Latest: A criminal investigation has been launched in the wake of the fatal fire.
It followed calls for those involved in the building's recent renovation - which many claim posed a major safety risk - to face prosecution.
Update 7.10pm: A criminal investigation has been launched in the wake of the fatal fire.
It followed calls for those involved in the building's recent renovation - which many claim posed a major safety risk - to face prosecution.
"We as the police have started an investigation, I mentioned when I was down at the scene this morning that one of our very senior investigating officers is leading that for us," the commander said.
"We as the police, we investigate criminal offences - I am not sitting here and saying there are criminal offences that have been committed, that's why you do an investigation, to establish it.
"This will need to be a lot of work between us and other investigating agencies to establish what has happened and why and that is going to take a considerable period of time."
Detective Chief Inspector Matt Bonner from the homicide and major crime command has been appointed to lead the investigation.
The fire was initially extinguished shortly after 1am - a full 24 hours after the first alarms were raised - paving the way for tentative searches in Grenfell's worst-affected areas.
Pls RT to thank all of the emergency services who acted so professionally and bravely at Grenfell Tower - you are all heroes pic.twitter.com/fGPH13K7h3— NHS Million (@NHSMillion) June 15, 2017
But the blaze flared up again on Thursday afternoon, forcing search teams to scale back their efforts.
Detective Superintendent Fiona McCormack said the lingering threat had also hampered the process of recovering bodies.
"At this moment in time, the fire is still ongoing, so it is not safe to take people out of the tower," she told reporters.
The police's casualty bureau was said to have received 5,000 calls during the chaotic first day of the investigation.
Around 400 people were reported missing, but Mr Cundy downplayed the figure, saying it added up to more people than actually lived in the block.

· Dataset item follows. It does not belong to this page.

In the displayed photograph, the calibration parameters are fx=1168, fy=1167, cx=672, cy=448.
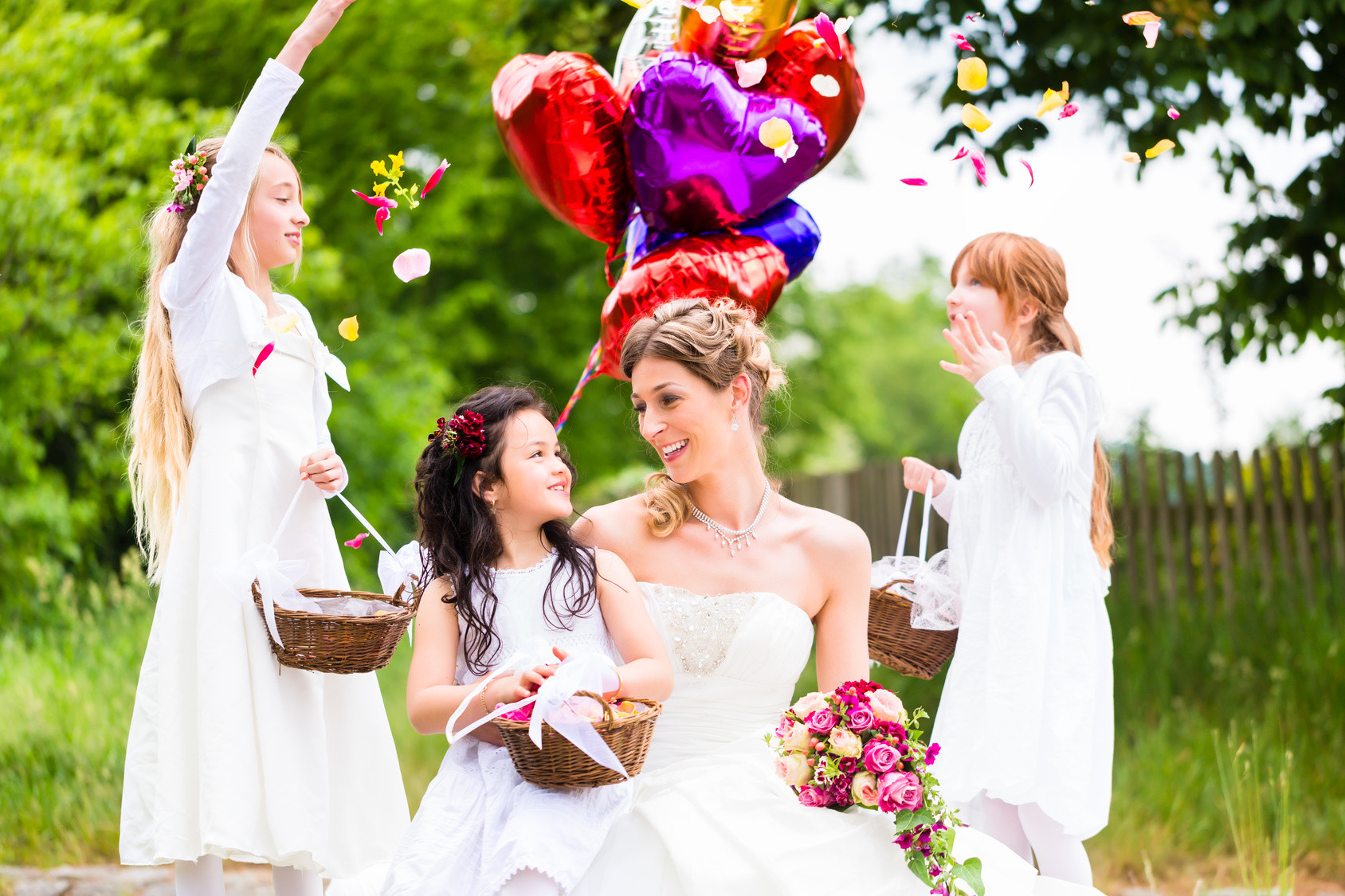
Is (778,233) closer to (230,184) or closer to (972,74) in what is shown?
(972,74)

One person was reported missing 46 times, he added.
Update 5.50pm: The Mayor of London has called for an interim report into the Grenfell Tower fire to be published this summer and for the public inquiry to examine whether the block was refurbished safely.
Sadiq Khan said there were "questions that demand answers", adding: "We can't afford to wait many years for those answers."

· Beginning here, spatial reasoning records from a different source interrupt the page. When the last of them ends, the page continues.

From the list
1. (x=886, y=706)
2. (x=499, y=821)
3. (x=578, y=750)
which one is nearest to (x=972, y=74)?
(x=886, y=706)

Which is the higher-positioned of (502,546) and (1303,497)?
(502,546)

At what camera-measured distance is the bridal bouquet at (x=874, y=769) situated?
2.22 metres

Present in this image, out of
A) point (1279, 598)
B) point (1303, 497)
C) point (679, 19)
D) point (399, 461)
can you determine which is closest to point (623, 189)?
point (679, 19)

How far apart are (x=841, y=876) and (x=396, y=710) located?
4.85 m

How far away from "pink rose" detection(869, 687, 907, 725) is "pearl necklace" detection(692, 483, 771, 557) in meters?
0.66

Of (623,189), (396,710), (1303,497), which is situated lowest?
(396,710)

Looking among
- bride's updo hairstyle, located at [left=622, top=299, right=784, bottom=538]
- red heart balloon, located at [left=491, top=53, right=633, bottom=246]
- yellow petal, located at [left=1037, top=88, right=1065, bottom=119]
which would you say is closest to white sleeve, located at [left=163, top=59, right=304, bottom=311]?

It comes after British Prime Minister Theresa May ordered a full public inquiry into the disaster to establish what had happened.
Speaking near the scene of the blaze in west London, Mr Khan said: "One of the things the public inquiry will look into is the refurbishment of the tower blocks and whether the tower block was refurbished in a safe way.
"There are obvious questions about value for money and other questions that will be raised and other questions that demand answers.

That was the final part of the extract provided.